:: Input data ::

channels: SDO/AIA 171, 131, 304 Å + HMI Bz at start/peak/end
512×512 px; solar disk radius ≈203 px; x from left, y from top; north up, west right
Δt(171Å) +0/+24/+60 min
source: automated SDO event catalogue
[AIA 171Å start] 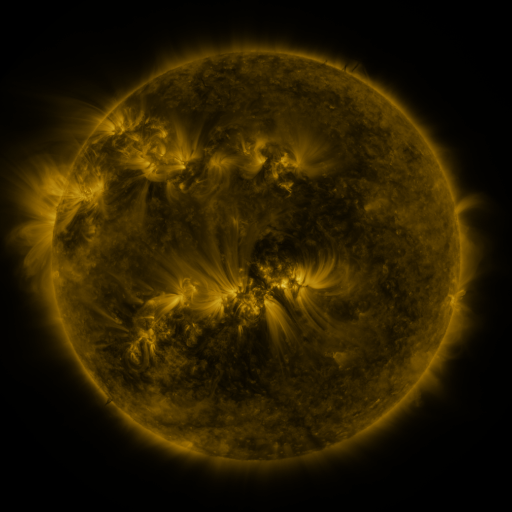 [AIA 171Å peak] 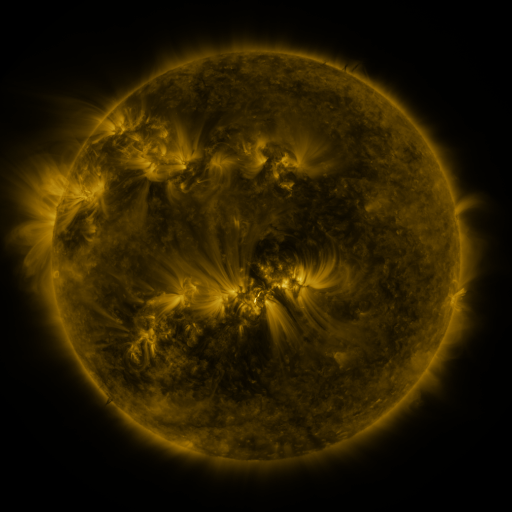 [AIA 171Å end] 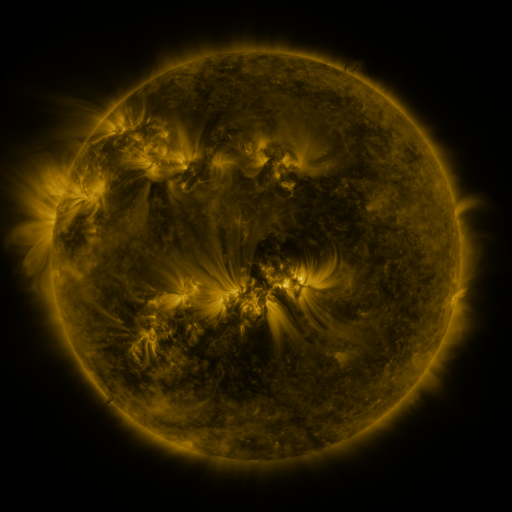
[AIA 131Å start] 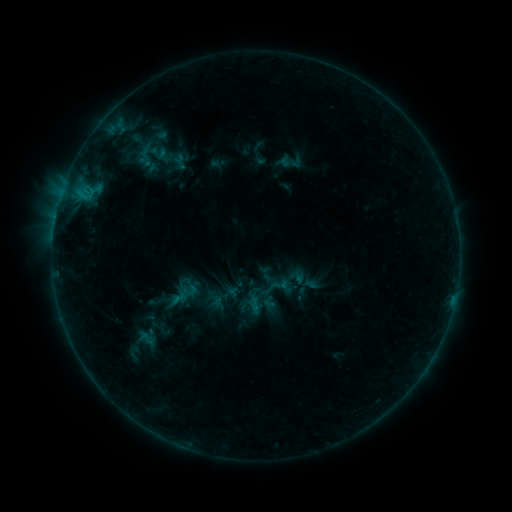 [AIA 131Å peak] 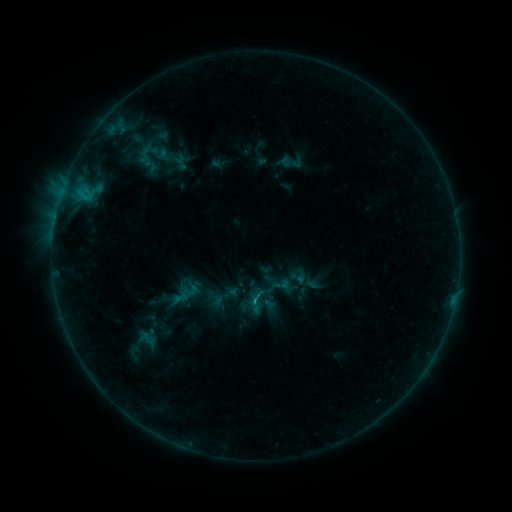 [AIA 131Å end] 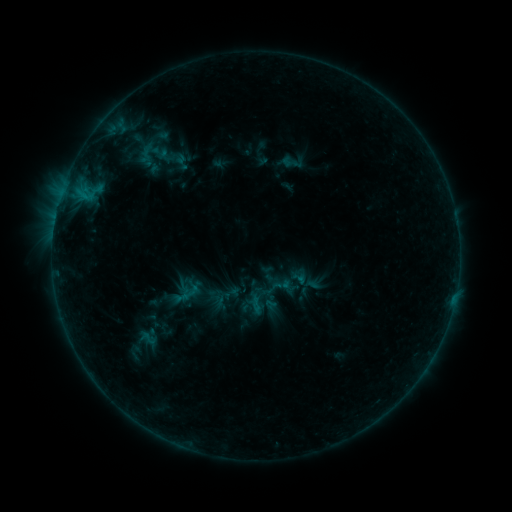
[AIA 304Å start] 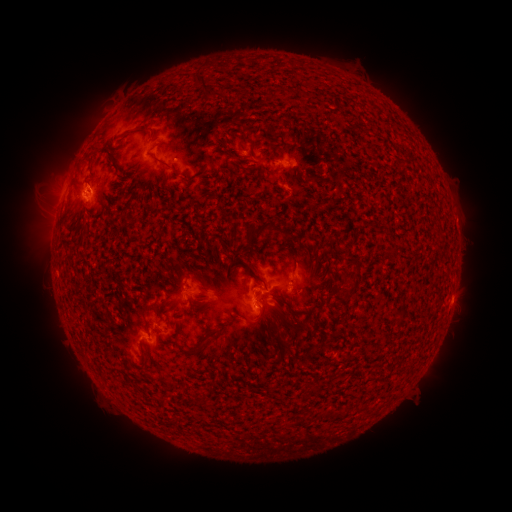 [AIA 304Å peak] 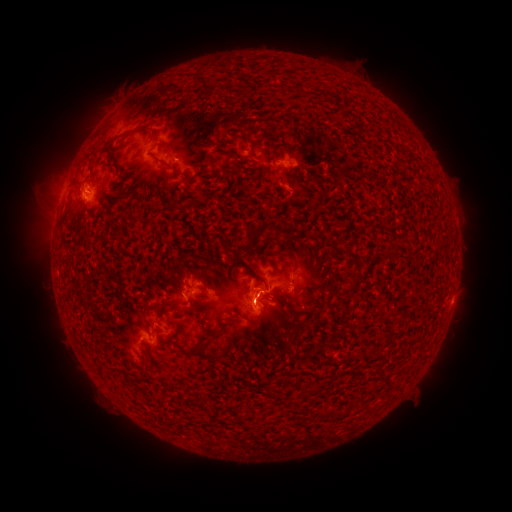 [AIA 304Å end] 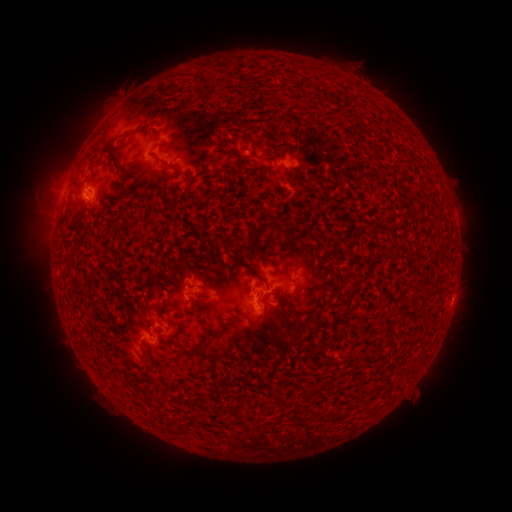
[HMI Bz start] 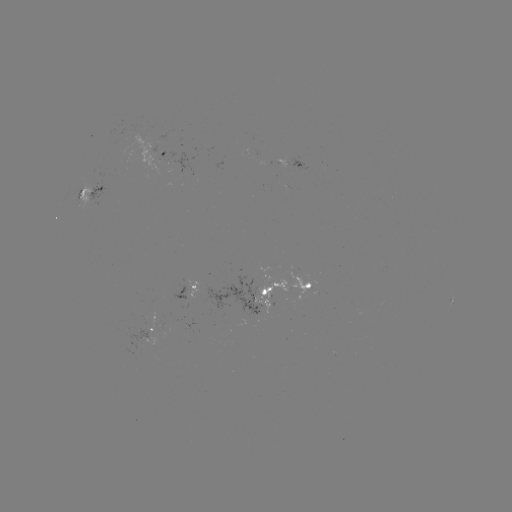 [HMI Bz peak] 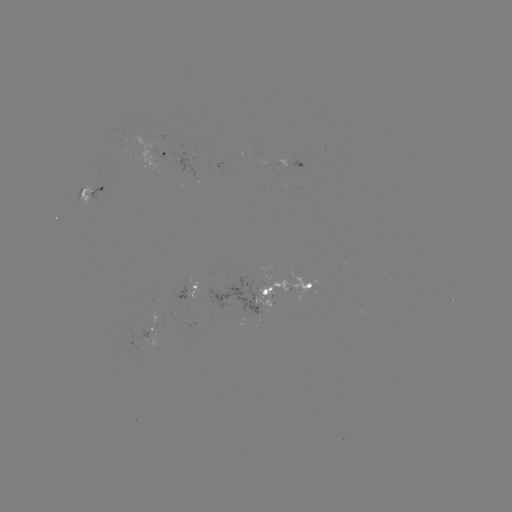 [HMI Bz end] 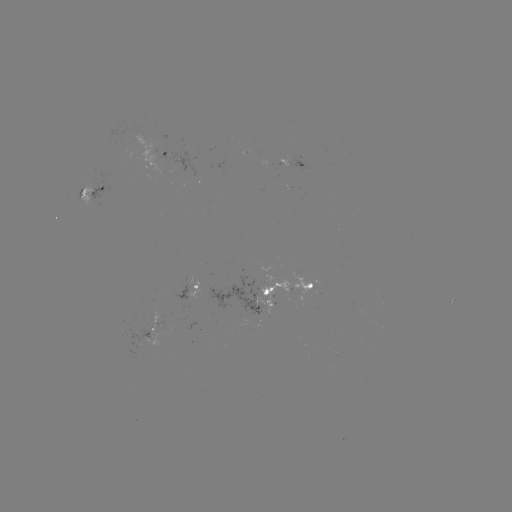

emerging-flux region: (172, 157, 193, 175)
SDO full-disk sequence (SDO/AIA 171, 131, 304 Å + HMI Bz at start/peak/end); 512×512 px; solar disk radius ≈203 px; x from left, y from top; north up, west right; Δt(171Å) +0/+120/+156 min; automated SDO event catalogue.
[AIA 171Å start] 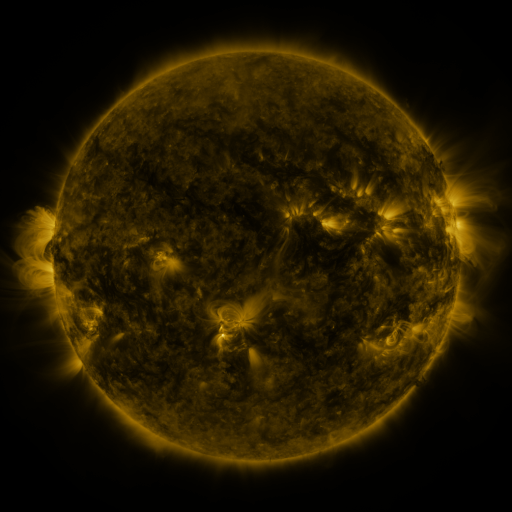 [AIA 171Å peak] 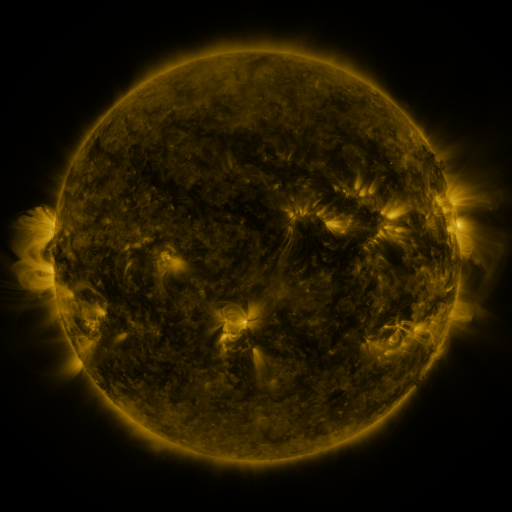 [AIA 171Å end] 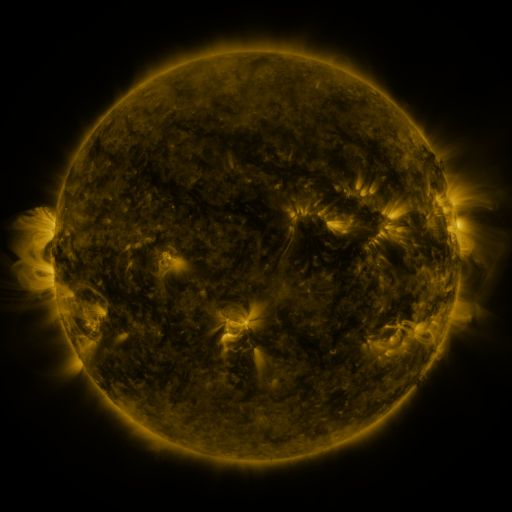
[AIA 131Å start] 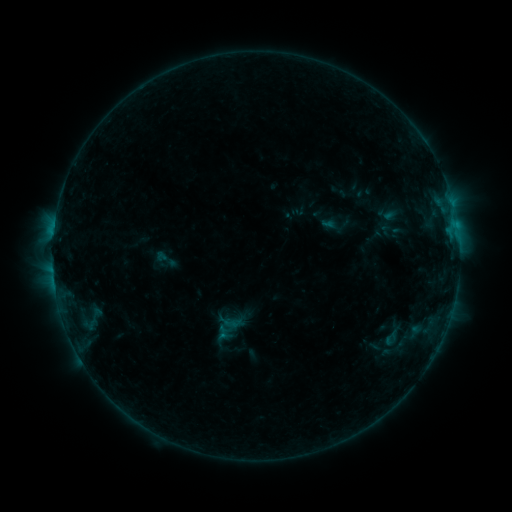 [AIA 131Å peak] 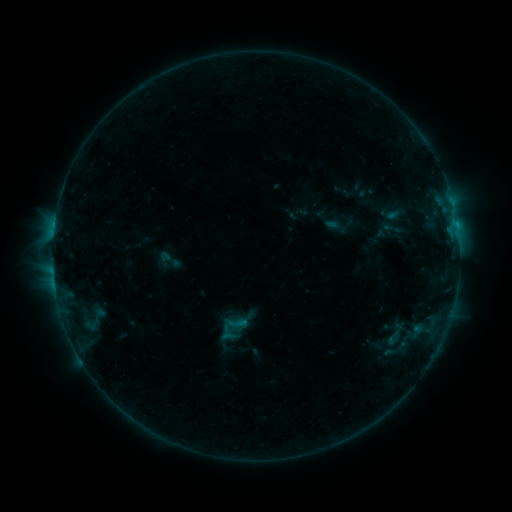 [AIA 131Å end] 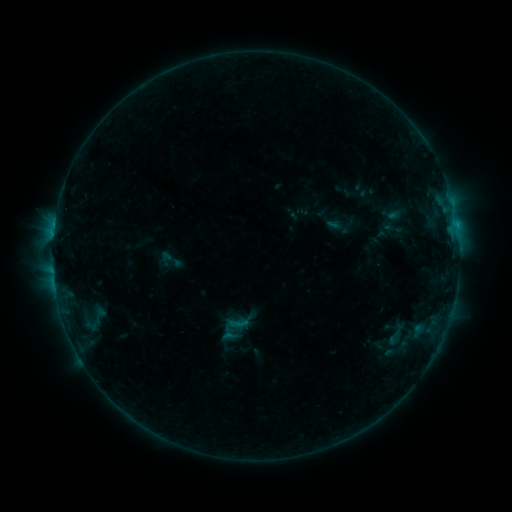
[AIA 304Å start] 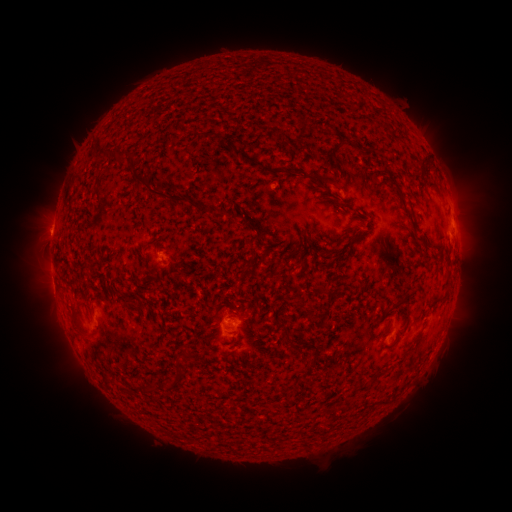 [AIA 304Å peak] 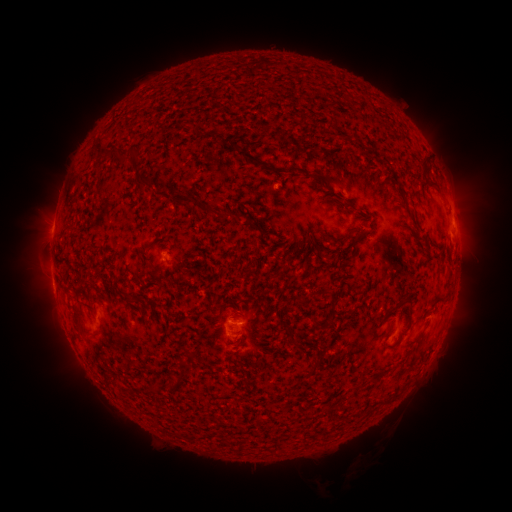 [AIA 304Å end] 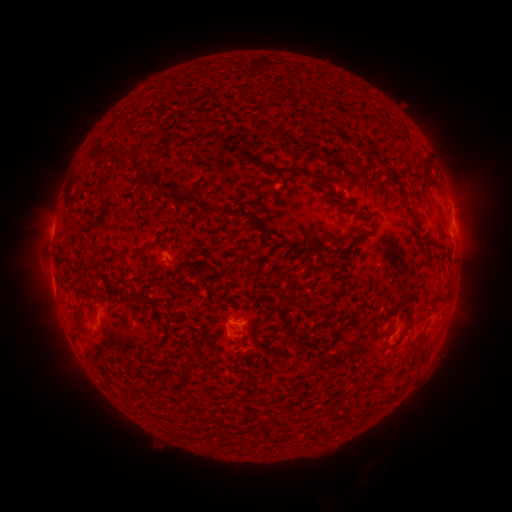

:::

== Exercise ==
List each line of the data above that contains the word "event".

== Solution below ==
source: automated SDO event catalogue
SDO full-disk sequence (SDO/AIA 171, 131, 304 Å + HMI Bz at start/peak/end); 512×512 px; solar disk radius ≈203 px; x from left, y from top; north up, west right; Δt(171Å) +0/+120/+156 min; automated SDO event catalogue.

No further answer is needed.